- _Complete the following_:
**a.** Name every programming language and software tool, capitalized, that the post on parametricity in Go below mentions.
**b.** Carry the post on parametricity in Go forward from its final sentence.

Parametricity in Go

2013-10-17 (Last Modified: 2013-10-23)

One of my objections to Erlang is that despite paying the price of being a functional language, it often fails to reap the advantages. An example of this is in testability; nominally, a purely functional bit of code ought to be easier to test than the imperative equivalent, because it is just a matter of setting up your parameters and checking the results, with no IO or state in between.

Erlang doesn't make this impossible, but it's less convenient than the brochure promises. The core of your application is generally locked up in the various gen_* handlers. These handlers have very stereotyped ways of being called, which include the full state of the thing being tested. I find this very tedious to test, for two reasons: 1. Every test assertion must define some sort of "complete state" for the handler, which is probably full of real-world concerns in it. In particular if it has further messages it is going to send, those are often relatively hard-coded somehow... an inconvenient-to-mock Mnesia entry, an atom-registered process name, etc. (Erlang programs end up having a surprising amount of global state like that.) 2. If you want to test some sort of sequence of events, you are responsible for threading through the code, or manually invoking the proper gen_* start up functions, or something. It's possible to refactor your way out of this mess, but in practice it's a lot of work for the reward. So many of the tools you could use in other languages aren't available.

Go, in theory, ought to be harder to test than Erlang, being an imperative programming language. In practice, I'm finding it much easier, and I'm doing a lot more testing in it.

First, the use of explicit channels makes it easier to control the input and output communication of a given piece of code than it is in Erlang, by taking control of the channel values in your test code.

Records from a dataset
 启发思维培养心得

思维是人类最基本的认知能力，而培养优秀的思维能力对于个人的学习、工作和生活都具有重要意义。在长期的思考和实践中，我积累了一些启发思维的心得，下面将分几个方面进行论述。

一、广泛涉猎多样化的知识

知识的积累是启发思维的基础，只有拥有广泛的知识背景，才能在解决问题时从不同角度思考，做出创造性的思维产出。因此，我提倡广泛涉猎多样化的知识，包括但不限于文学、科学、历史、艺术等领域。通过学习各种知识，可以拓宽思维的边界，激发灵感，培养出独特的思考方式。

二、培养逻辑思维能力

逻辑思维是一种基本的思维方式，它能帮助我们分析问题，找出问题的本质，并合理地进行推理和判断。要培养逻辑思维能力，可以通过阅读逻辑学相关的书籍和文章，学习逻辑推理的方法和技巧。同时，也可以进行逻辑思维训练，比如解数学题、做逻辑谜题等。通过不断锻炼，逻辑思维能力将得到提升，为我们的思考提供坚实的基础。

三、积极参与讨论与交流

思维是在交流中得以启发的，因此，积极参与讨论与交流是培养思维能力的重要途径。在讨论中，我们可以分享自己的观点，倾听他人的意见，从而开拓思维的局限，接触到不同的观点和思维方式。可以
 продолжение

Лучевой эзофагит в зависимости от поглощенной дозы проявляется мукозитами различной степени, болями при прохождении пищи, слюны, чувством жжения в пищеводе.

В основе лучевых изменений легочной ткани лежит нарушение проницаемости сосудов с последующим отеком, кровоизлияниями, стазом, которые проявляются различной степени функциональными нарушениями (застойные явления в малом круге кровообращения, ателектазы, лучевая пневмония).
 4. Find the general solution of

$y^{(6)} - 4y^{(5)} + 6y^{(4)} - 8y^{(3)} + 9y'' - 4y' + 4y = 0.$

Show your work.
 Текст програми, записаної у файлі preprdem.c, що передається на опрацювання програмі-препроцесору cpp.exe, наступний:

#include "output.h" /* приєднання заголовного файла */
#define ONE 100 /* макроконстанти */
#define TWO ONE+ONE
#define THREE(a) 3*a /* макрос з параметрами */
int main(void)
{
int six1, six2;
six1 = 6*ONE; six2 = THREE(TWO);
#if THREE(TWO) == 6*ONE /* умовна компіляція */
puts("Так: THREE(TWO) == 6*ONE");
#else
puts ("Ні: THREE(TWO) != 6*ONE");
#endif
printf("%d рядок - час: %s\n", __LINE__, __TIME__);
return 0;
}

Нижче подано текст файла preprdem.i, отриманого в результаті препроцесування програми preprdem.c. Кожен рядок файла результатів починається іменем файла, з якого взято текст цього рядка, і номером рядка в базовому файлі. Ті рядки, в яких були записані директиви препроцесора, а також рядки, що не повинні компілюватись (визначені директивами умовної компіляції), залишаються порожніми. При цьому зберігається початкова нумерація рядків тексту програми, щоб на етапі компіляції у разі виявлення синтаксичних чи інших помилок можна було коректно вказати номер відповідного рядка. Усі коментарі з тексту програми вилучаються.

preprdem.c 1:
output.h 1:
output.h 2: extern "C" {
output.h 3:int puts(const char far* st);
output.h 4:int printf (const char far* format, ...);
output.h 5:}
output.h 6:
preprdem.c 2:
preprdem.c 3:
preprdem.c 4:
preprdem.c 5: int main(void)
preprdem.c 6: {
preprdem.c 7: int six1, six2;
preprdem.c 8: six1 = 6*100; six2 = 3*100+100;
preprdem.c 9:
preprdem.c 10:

- _Results for the exercise_:
**a.** Erlang, Mnesia, Go

**b.**
That's trivial. More subtly, despite being an entirely non-functional language (in the modern sense), it has (probably accidentally) picked up a concept from the functional languages called parametricity. That's a decent intro to the concept even if you're not fluent in Haskell, but the core idea is that there is a duality to the "power" of a data type; every operation the data type supports may make it "more useful" to a user, but correspondingly, when you hand that data type off to a function, you know less about what that function is going to do, because it can do all those things too. Every manipulation that the data type does not permit is dually a manipulation that you, the argument passer, can be guaranteed isn't going to happen.

As I've asserted before (in slightly different words), most mainstream programming languages obsess themselves with trying to offer as much power as possible to the user of a value, and neglecting the fact that this leaves the user vulnerable to whatever crazy thing a bit of called code may decide to do to their value.

Go... is still firmly in this mainstream. Trying to treat it as a functional language is merely a path to pain. But it turns out Go does have this particular trick usually associated with functional languages in its repertoire. The io hierarchy, with the Reader, ReadWriter, ReadWriteCloser, and related classes, provide particularly vivid examples in the stock library, but the technique is generally useful with other interfaces as well. If your function only takes a io.Reader, you are guaranteeing, albeit with an asterisk, that you will not close the stream in the function. (Or write to it, or do anything else that the literal type that you pass in may have permitted you to do.) The asterisk is that type assertions still allow you to penetrate down to the original type, but the solution in your code is of course Don't Do That. Penetrating the interface should be considered a code smell. I say only a smell because there may be legitimate reasons (optimizations, for instance), but it's certainly something to be used sparingly.

Testing a network server in Go is easier than Erlang because you can follow this pattern:

func Listen() {
    listener, _ := net.Listen(...) // whatever
    for {
        conn, _ := listener.Accept()
        go handleConnection(conn)
    }
}

// watch the type signatures here!
func handleConnection(conn net.TCPConn) {
    conn.SetNoDelay(false)
    // ... whatever other specific socket stuff you may need...

    handleService(conn)
}

// and here:
func handleService(conn io.ReadWriteCloser) {
    for {
        // read input...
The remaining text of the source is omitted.